Session Information
, What Transformations of Knowledge (Concepts, Reference Theories and School Disciplines) does New Education Put Forward? (First Decades of the 20th Century). Quelles Transformations des Savoirs (Concepts, Théories de Référence et Disciplinaires Scolaires).
Symposium Continued in Session 7
Time:
2006-09-14
10:30-12:00
Room:
5189
Chair:
Rita Hofstetter
Discussant:
Marc Depaepe
Contribution
Description: The relations between reform pedagogy as a professonal movement and its impact on the institutionalization and development of 'pedagogikk' as academic an professional fields of knowledge in Norway is the focus of the paper. The contribution will be based on ongoing resarch and earlier publications (in english and norwegian) on the rise of pedagogy in Norway.
Pedagogy - 'Pedagogikk' - was established as an academic field of knowledge in the 1920s and -30s. As a professional field of knowledge, however, pedagogy had developed gradually from the 1840s, with the rurally based teacher seminars as the main institutional framing. The interrelated development of these two knowledge programs during the first half of the 20th century is the focal theme of the presentation.
The decades from 1910 to 1940 can be seen as a first phase in the institutionalization of educational research in Norway. Academic chairs in pedagogy had been established first in Oslo from 1908 and in Trondheim from 1922. At both occations the positions as professor in pedagogy were connected to teacher training institutions and without explicit research obligations. In 1936, however, the Storting decided to establish an institute for educational research connected to the University of Oslo.

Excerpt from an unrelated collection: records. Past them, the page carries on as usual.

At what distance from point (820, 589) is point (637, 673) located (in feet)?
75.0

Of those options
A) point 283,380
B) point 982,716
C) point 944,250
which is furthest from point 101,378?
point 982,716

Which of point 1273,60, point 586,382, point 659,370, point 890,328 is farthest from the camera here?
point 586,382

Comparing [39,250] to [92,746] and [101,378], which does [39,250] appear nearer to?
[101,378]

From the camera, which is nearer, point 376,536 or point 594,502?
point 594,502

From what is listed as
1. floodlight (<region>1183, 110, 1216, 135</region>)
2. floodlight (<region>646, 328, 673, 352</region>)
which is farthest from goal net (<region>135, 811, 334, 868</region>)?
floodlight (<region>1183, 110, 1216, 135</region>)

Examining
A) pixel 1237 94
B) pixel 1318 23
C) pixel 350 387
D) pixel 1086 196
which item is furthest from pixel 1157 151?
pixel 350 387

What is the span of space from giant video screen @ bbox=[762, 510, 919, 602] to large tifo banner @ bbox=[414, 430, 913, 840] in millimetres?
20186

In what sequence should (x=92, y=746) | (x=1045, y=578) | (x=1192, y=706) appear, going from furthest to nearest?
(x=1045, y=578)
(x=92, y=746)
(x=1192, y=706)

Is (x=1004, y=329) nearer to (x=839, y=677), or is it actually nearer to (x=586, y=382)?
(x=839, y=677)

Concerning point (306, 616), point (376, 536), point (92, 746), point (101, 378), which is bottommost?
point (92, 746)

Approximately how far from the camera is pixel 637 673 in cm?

Throughout these decades pedagogy can best be explored and analyzed as a field with a polycentric cognitive and institutional framework. This framework in Norway include an almost century old preacademic history as a professional subject in teacher training, a growing innovation oriented reform pedagogic movement, and the embryo of a national reseach community including among others professional teacher trainers, headmasters and teacher organization leaders, school administrators as well as a few researchers with an academic position.
Internationally the key researcher in Norway in these decades were Helga Eng, who got a high international reputation for her work on psychology of education, not least a book on the development of childrens drawings translated to a number of languages. In Norway, however, and not least related directly to reform pedagogic development projects in public primary schools, other contributors were much more directly important.
The paper will go into examples of the publications from teachers development work as well as from a few larger research projects and analyze variations in knowledge orientation. Among the examples are publications from primary school teachers from Sagene primary school in Oslo, the most reknown school development project in Norway in the inter war years, from Erling Kristvik, leading writer of textbooks in school pedagogy in Norway from the 20s to the 50s, and from Bernhof Ribsskog, head of the Oslo school district. These examples will be compared with knowledge orientations found in the research of Helga Eng, first professor in pedagogy at the Institute of Educational Research in Oslo from 1938.
The so called Mode 2 thesis and theories focusing on the knowledge production of social movements will be used as a background for more general considerations on the relation between societal, professional and academic forces influencing the of pedagogy in Norway in this phase.